• [Instrução 1]
Repita sem alterações as linhas das entradas que vão da linha com "How far is pink" até a linha com "1478 centimetres", incluindo as duas.

++++ Trecho selecionado

Perderam-se no tempo as origens da vila de Sardoal, e não são conhecidas
memórias que, por escrito ou tradição, possam detalhar seus primeiros
momentos como parte integrante da vida portuguesa. O documento mais antigo
existente no Arquivo Municipal em Santarém é uma Carta da Rainha Santa Isabel, datada de 1313. É da
tradição que o Sardoal teve o seu primeiro foral (isto é, atestado que
fixava os direitos e deveres dos moradores entre si e em relação ao concedente
e que definia as regras de administração do território), dado por esta rainha, no mesmo ano de 1313, fato do qual, contudo, não há evidência histórica
segura.
Já D. João III elevou a povoação de Sardoal à categoria de Vila em 22 de setembro de 1531, e
demarcou os seus limites territoriais por carta de 10 de agosto de 1532. No
entanto, o mais importante de tais terras é que muitos imigrantes portugueses
vindos para o Brasil acabaram por se estabelecer na região sul da província do
Rio de Janeiro, vindo, por fim - no que se refere ao território de Paraíba do
Sul - escolher como pouso a fecunda área média do rio Fagundes localizada a aproximadamente
de 300 metros de altitude. Esta vasta região, ostentando o nome tão tipicamente
português de Sardoal, caracterizou-se sempre por uma proveitosa atividade
agrícola. Suas belíssimas a agradáveis várzeas - Membeca, Rio Manso, Sertão do
Calixto e Matosinhos, principalmente - serviram de berço para muitas famílias
importantes e pioneiras, como as de Caetano Borges da Costa, Calixto Cândido
Gonçalves, Francisco Rodrigues Manso, Joaquim José dos Santos Silva e
especialmente Pedro da Costa Lima, este o fundador do Santuário de Matosinhos.
Na larga esplanada
englobada sob o nome genérico de Sardoal, o latifundiário Manuel Vieira Afonso
adquiriu, em 1768, um sítio na periferia do Caminho do Major Bernardo Soares
Proença, ampliado em 1780 para constituir a Fazenda do Córrego Seco, vendida em
1830 a D. Pedro I e posteriormente urbanizada por Júlio Frederico Köeller para
a formar o núcleo urbano da cidade de Petrópolis sob ordens e supervisão direta
de D. Pedro II.
Ao longo do Caminho Novo de Minas...

++++++++
++++ Material fornecido

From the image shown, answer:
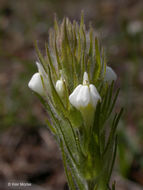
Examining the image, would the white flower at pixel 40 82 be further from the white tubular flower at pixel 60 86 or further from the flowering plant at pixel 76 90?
the white tubular flower at pixel 60 86

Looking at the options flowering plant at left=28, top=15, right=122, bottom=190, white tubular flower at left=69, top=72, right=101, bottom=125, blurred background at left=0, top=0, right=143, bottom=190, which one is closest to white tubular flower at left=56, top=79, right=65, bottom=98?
flowering plant at left=28, top=15, right=122, bottom=190

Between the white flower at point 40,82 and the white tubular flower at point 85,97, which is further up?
the white flower at point 40,82

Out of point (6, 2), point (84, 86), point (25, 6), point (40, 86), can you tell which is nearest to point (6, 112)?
point (40, 86)

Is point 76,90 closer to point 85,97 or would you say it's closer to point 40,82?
point 85,97

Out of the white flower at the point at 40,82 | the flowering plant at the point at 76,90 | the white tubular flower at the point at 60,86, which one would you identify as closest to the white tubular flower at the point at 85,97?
the flowering plant at the point at 76,90

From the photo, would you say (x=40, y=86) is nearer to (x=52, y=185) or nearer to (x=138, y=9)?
(x=52, y=185)

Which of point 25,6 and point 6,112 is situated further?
point 25,6

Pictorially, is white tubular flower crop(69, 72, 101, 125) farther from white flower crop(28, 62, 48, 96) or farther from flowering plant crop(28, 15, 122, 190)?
white flower crop(28, 62, 48, 96)

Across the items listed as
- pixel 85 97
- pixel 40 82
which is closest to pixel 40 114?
pixel 40 82
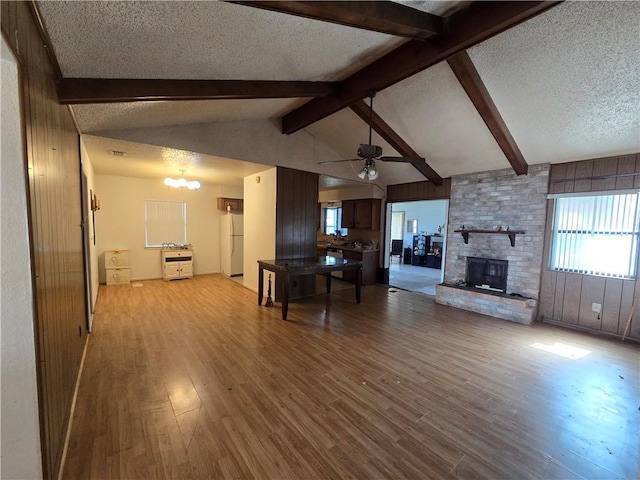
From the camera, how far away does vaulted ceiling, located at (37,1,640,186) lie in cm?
186

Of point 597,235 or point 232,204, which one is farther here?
point 232,204

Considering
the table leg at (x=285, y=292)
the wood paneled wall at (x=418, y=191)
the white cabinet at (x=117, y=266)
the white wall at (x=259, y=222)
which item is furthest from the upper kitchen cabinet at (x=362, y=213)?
the white cabinet at (x=117, y=266)

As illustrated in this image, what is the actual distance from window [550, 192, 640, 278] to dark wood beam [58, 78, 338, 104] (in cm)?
446

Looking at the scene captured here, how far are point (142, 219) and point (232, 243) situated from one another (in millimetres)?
2178

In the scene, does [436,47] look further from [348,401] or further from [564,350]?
[564,350]

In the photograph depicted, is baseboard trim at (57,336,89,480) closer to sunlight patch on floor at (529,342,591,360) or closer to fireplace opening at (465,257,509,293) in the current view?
sunlight patch on floor at (529,342,591,360)

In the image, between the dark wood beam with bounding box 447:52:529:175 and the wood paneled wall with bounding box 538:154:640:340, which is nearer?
the dark wood beam with bounding box 447:52:529:175

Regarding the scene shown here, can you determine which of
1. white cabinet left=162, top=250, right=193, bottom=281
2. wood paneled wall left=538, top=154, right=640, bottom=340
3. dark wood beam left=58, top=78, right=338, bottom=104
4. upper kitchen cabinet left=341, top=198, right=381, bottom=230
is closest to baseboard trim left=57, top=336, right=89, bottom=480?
dark wood beam left=58, top=78, right=338, bottom=104

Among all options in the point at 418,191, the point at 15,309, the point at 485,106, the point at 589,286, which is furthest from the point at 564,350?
the point at 15,309

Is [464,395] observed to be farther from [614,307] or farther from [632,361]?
[614,307]

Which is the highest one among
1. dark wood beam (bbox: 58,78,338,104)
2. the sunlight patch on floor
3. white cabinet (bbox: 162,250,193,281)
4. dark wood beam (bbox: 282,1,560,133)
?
dark wood beam (bbox: 282,1,560,133)

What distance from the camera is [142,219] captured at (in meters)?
6.45

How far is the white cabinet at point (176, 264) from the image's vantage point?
6.49 metres

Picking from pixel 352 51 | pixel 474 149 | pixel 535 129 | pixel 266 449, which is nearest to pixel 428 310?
pixel 474 149
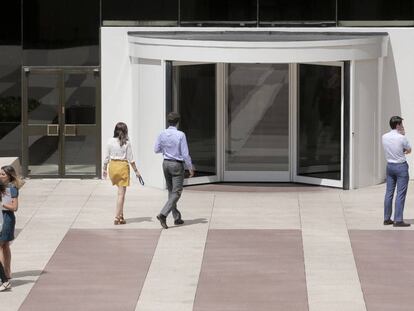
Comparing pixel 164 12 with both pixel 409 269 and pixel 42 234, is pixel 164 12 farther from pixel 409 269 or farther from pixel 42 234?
pixel 409 269

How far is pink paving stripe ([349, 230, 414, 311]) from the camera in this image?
1478 centimetres

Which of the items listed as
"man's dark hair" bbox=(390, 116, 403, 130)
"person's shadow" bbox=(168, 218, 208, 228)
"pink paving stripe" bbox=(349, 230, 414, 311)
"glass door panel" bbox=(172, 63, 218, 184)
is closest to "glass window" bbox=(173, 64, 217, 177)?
"glass door panel" bbox=(172, 63, 218, 184)

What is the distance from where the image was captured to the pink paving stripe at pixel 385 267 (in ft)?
48.5

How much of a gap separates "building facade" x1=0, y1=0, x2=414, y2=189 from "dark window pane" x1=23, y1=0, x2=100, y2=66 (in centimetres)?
→ 2

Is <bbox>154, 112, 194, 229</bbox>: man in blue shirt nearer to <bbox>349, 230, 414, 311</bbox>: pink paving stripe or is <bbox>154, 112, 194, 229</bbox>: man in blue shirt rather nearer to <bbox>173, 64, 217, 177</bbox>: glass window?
<bbox>349, 230, 414, 311</bbox>: pink paving stripe

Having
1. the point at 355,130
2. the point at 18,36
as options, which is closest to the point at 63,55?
the point at 18,36

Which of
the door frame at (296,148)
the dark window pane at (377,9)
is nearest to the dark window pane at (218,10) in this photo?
the door frame at (296,148)

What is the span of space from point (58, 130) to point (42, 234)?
18.6ft

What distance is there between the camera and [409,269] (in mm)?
16391

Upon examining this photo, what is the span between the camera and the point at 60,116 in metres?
24.3

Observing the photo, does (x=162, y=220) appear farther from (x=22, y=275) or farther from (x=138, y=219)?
(x=22, y=275)

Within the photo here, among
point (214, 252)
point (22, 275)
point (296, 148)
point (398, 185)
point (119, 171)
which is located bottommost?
point (22, 275)

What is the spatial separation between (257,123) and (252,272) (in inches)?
324

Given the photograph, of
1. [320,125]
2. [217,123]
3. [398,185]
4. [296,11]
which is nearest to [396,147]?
[398,185]
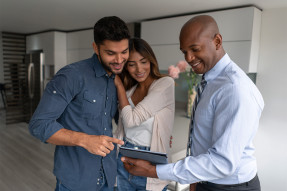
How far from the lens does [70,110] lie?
1.05m

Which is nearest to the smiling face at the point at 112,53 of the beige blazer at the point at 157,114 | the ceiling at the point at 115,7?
the beige blazer at the point at 157,114

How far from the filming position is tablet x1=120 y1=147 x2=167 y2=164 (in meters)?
0.86

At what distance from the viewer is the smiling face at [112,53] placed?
1.04 meters

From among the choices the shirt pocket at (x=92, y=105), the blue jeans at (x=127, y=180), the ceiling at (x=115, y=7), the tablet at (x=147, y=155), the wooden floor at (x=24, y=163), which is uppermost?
the ceiling at (x=115, y=7)

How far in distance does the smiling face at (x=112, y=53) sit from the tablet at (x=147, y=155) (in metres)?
0.41

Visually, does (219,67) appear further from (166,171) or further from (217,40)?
(166,171)

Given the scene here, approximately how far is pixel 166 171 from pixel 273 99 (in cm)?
224

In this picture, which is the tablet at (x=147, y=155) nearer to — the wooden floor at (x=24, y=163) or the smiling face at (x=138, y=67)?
the smiling face at (x=138, y=67)

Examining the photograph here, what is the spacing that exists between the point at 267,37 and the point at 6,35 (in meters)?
5.58

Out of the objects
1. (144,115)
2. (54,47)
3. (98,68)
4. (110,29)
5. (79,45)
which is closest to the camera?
(110,29)

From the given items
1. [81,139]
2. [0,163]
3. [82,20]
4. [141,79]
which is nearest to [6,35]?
[82,20]

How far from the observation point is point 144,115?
48.6 inches

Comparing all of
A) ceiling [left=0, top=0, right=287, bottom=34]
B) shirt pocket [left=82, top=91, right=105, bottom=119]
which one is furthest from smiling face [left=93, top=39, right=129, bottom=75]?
ceiling [left=0, top=0, right=287, bottom=34]

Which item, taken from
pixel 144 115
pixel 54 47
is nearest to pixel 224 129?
pixel 144 115
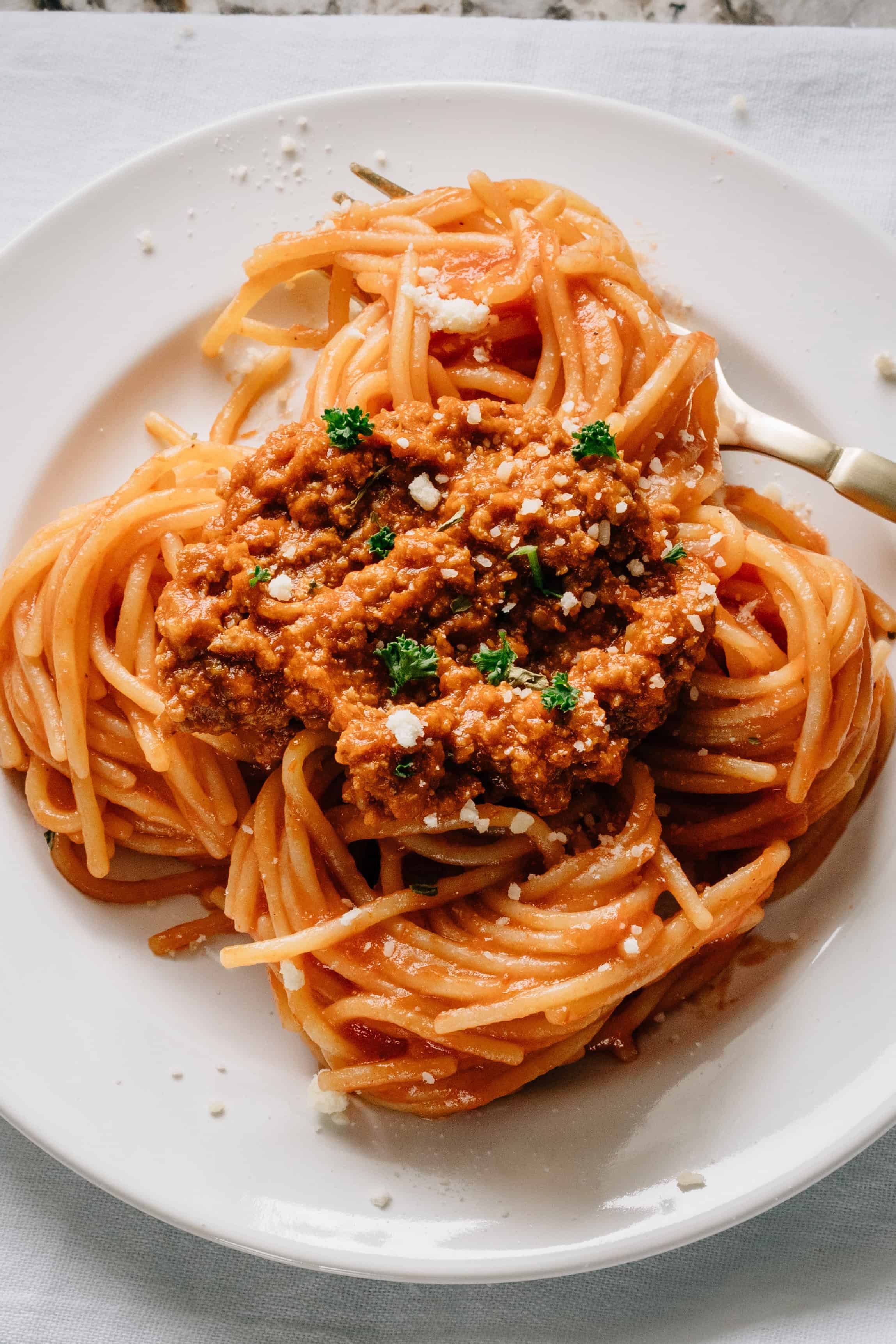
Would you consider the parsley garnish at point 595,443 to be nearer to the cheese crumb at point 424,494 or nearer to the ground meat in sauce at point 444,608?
the ground meat in sauce at point 444,608

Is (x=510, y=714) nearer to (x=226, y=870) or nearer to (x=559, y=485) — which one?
(x=559, y=485)

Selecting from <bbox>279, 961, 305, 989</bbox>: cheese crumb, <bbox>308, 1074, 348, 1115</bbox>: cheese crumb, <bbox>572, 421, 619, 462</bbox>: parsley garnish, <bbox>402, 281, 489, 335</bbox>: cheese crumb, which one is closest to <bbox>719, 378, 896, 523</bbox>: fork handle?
<bbox>572, 421, 619, 462</bbox>: parsley garnish

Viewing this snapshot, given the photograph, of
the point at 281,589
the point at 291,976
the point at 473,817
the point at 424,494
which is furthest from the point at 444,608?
the point at 291,976

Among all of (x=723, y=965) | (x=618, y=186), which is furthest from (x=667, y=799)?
(x=618, y=186)

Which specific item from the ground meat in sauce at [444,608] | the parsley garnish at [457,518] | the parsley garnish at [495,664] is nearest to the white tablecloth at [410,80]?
the ground meat in sauce at [444,608]

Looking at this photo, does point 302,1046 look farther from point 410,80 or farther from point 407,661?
point 410,80
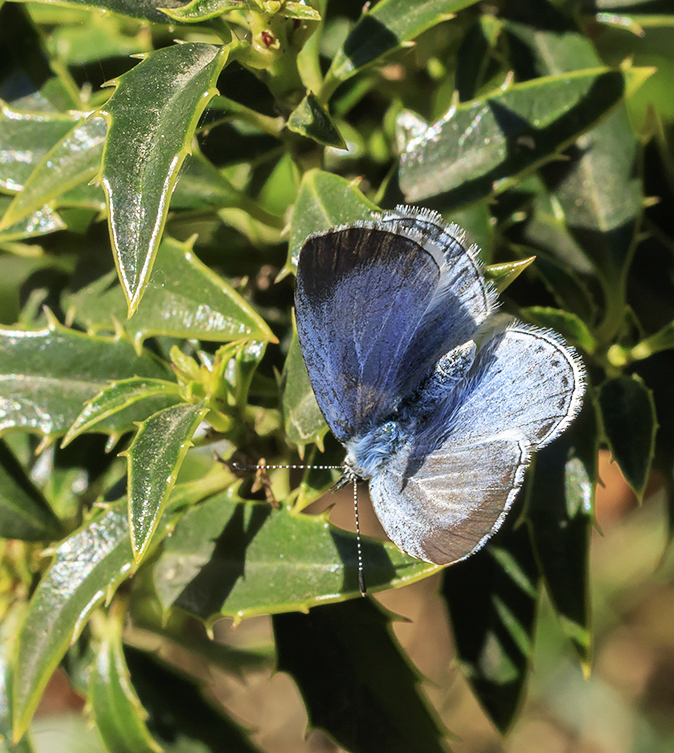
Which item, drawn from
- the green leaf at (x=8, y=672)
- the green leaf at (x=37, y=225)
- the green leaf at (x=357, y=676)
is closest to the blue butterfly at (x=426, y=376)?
the green leaf at (x=357, y=676)

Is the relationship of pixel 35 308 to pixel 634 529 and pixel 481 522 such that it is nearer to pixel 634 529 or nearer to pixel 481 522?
pixel 481 522

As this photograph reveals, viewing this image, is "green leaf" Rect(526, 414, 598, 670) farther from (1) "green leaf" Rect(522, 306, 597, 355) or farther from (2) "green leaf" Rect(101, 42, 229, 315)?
(2) "green leaf" Rect(101, 42, 229, 315)

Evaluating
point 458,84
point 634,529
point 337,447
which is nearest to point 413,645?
point 634,529

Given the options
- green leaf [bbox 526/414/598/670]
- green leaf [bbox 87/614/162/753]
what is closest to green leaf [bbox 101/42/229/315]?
green leaf [bbox 526/414/598/670]

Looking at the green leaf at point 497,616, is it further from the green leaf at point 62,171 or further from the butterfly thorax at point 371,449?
the green leaf at point 62,171

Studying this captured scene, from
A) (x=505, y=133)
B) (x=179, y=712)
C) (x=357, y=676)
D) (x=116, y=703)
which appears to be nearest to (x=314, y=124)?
(x=505, y=133)
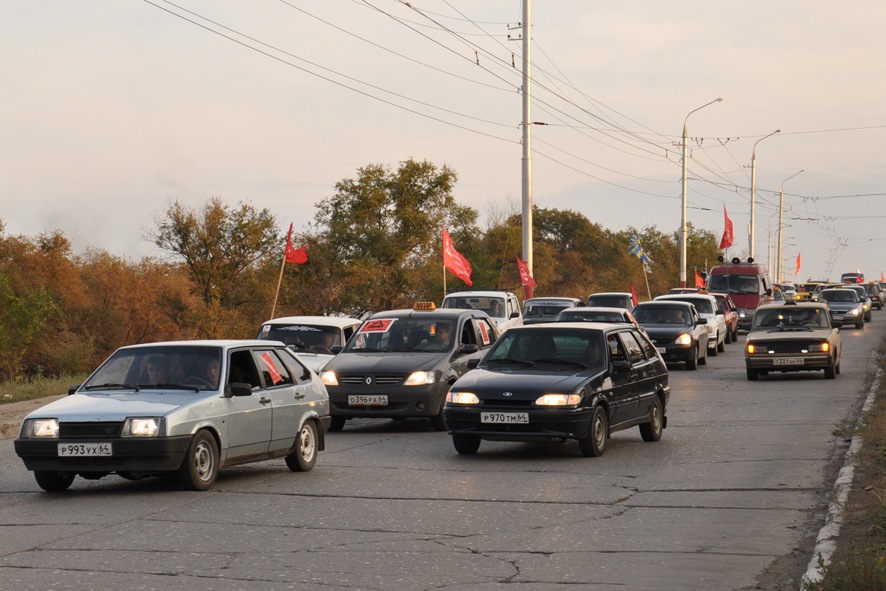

++++++++

• [Instrução 2]
Reescreva de forma mais concisa o parágrafo do trecho sobre Sardoal que começa com "Na larga esplanada", preservando os fatos principais.

• [Resposta esperada 1]
How far is pink paving stripe ([349, 230, 414, 311]) from the camera in this image?
1478 centimetres

• [Resposta esperada 2]
Em 1768, o latifundiário Manuel Vieira Afonso comprou um sítio na periferia do Caminho do Major Bernardo Soares Proença, na área conhecida genericamente como Sardoal. Ampliado em 1780, o sítio tornou-se a Fazenda do Córrego Seco. Em 1830 a fazenda foi vendida a D. Pedro I. Depois, Júlio Frederico Köeller a urbanizou para formar o núcleo urbano de Petrópolis, sob ordens e supervisão direta de D. Pedro II.